* **ACTION ITEM**: Instruction for the entries that follow: retype exactly the lines from the line with "[citizen-science consensus label]" to the line with "Label granularity: sequence-level.", both included, and omit all others.

* **STUDY MATERIAL**:
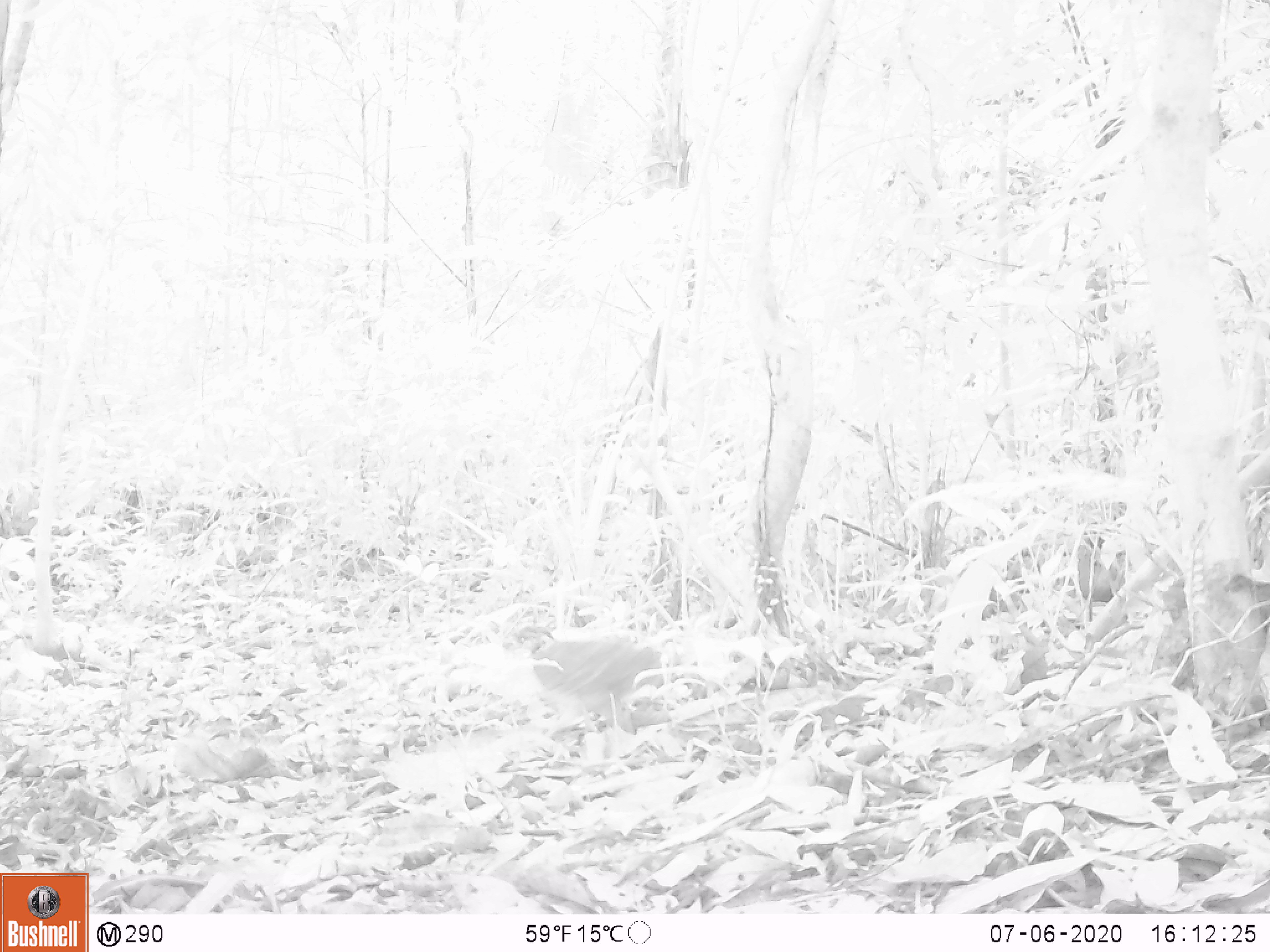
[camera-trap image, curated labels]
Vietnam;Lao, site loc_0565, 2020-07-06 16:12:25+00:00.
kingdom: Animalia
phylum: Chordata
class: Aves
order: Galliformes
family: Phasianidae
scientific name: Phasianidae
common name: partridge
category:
...
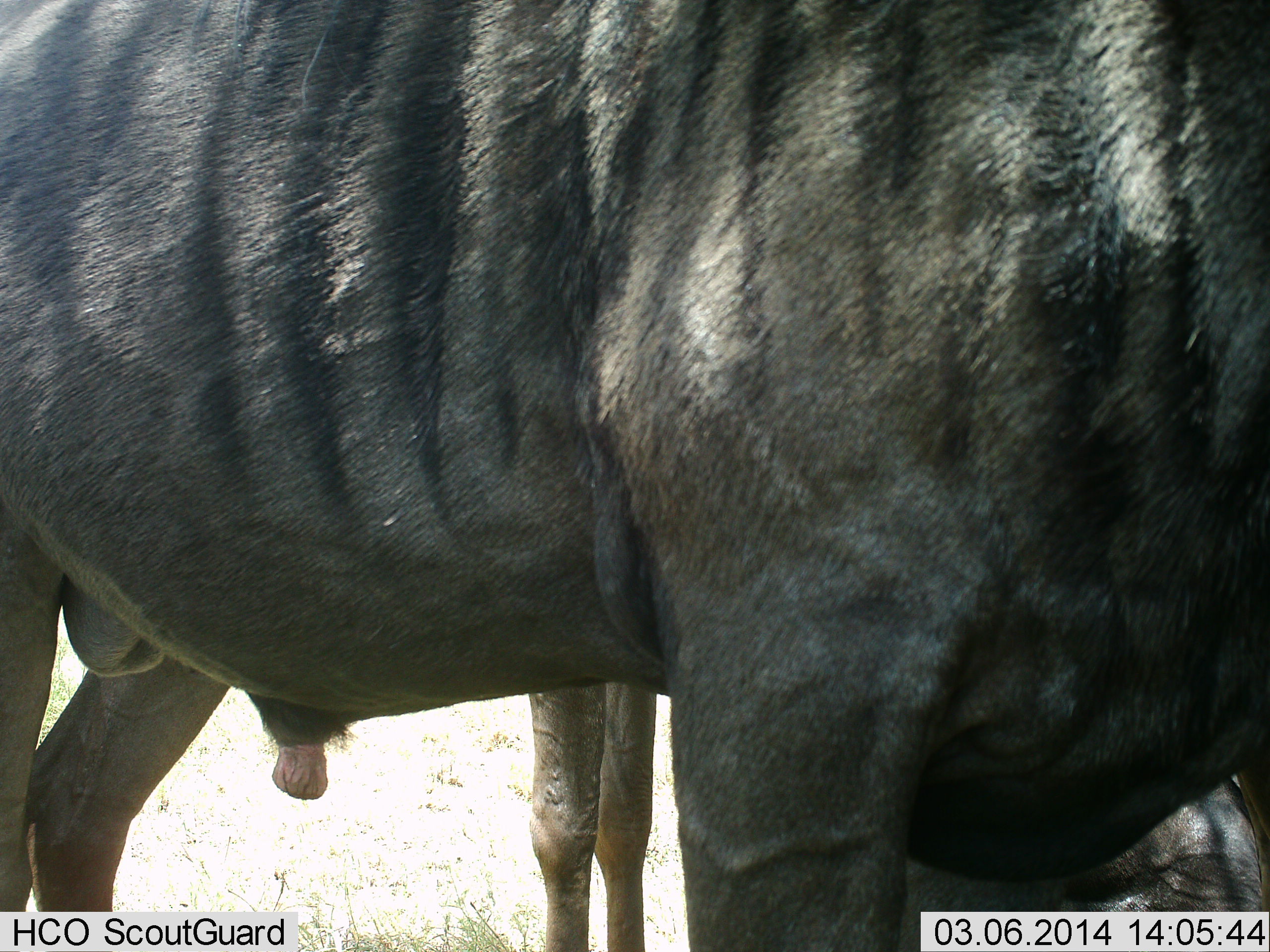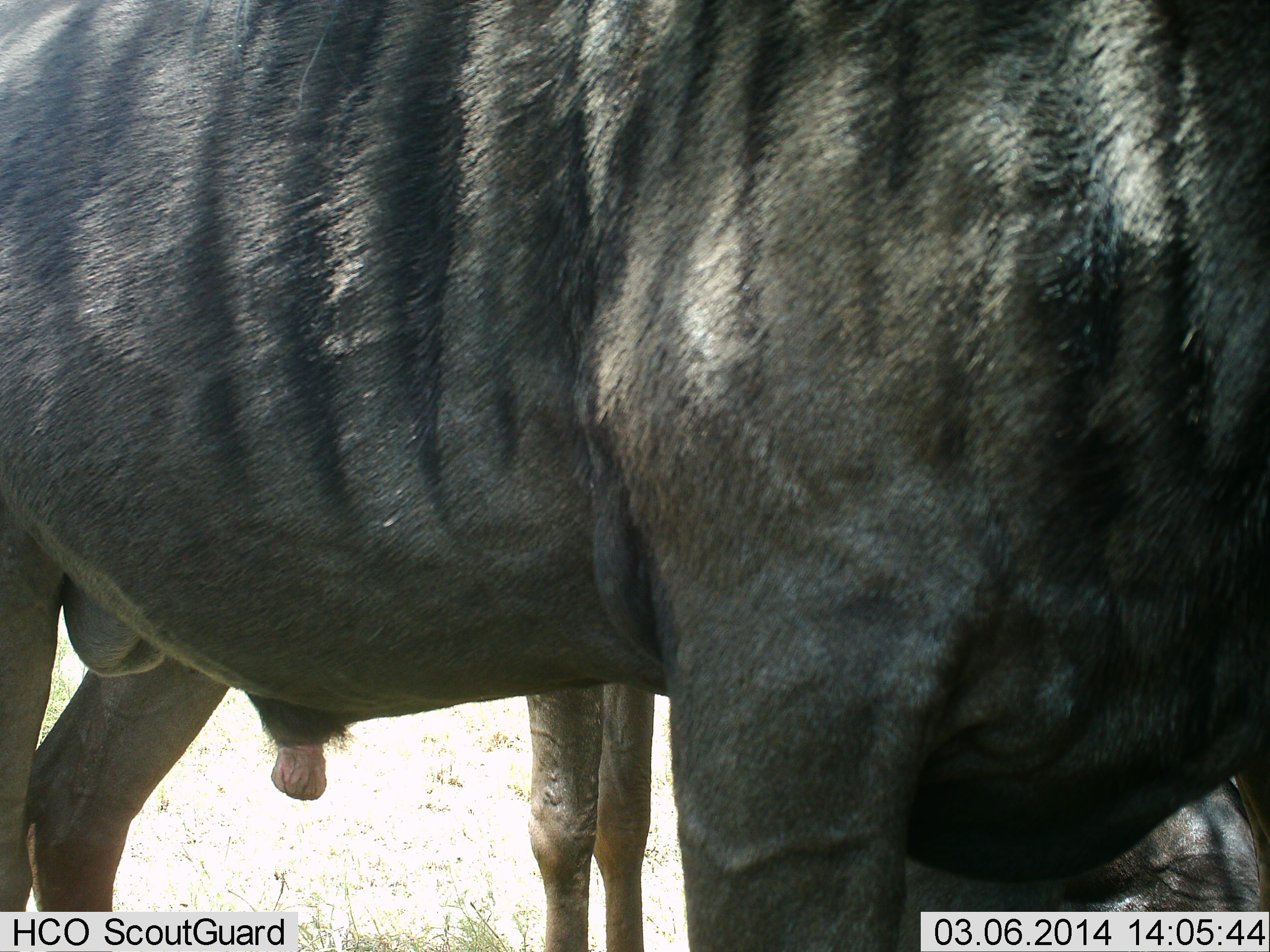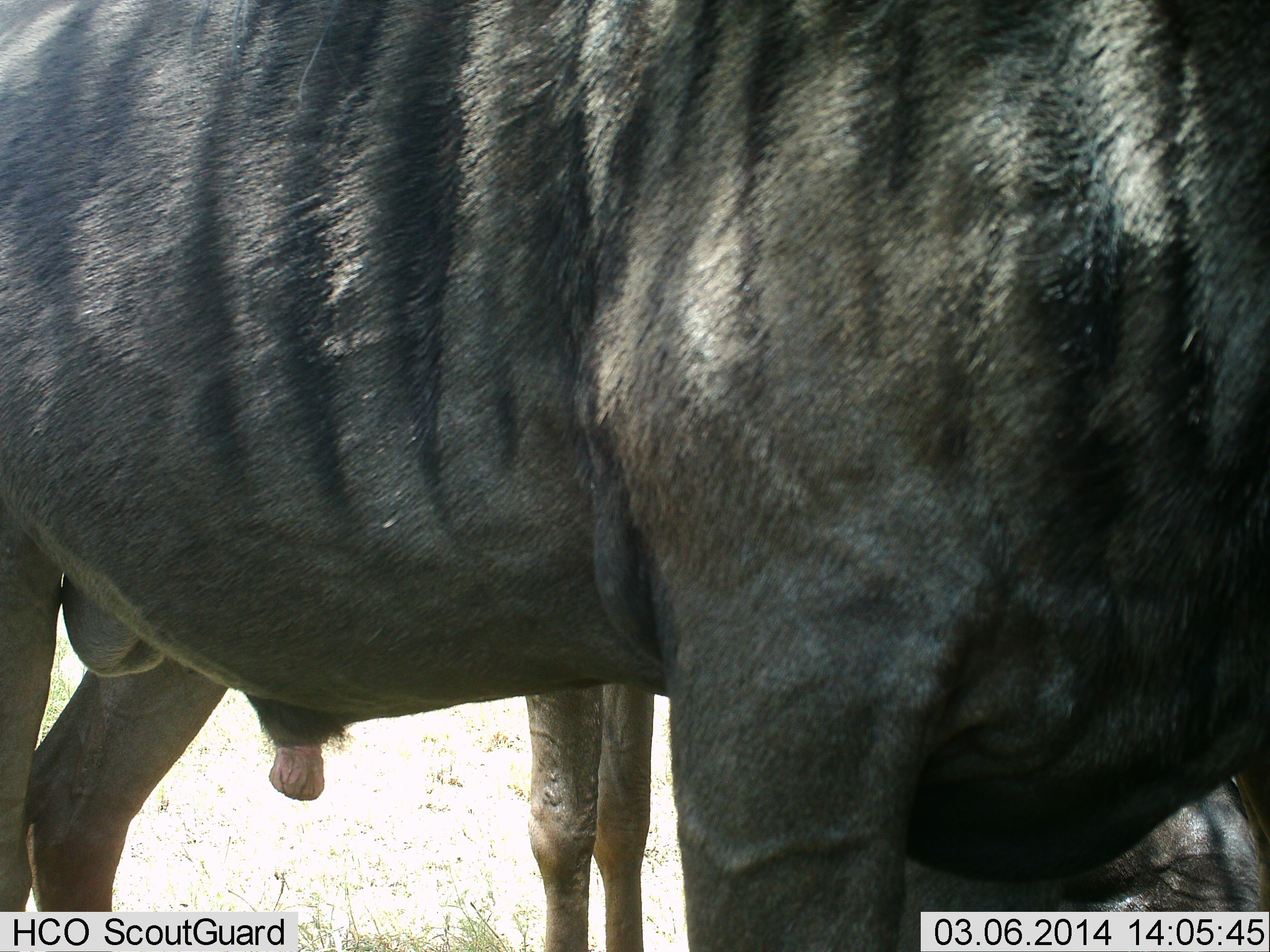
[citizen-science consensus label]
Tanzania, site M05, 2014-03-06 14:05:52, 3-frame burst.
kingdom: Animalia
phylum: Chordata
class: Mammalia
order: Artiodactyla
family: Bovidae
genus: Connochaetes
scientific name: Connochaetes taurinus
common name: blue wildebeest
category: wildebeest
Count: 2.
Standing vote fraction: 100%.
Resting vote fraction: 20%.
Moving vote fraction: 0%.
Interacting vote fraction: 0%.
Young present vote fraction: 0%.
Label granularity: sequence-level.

* **EXERCISE OUTPUT**:
[citizen-science consensus label]
Tanzania, site M05, 2014-03-06 14:05:52, 3-frame burst.
kingdom: Animalia
phylum: Chordata
class: Mammalia
order: Artiodactyla
family: Bovidae
genus: Connochaetes
scientific name: Connochaetes taurinus
common name: blue wildebeest
category: wildebeest
Count: 2.
Standing vote fraction: 100%.
Resting vote fraction: 20%.
Moving vote fraction: 0%.
Interacting vote fraction: 0%.
Young present vote fraction: 0%.
Label granularity: sequence-level.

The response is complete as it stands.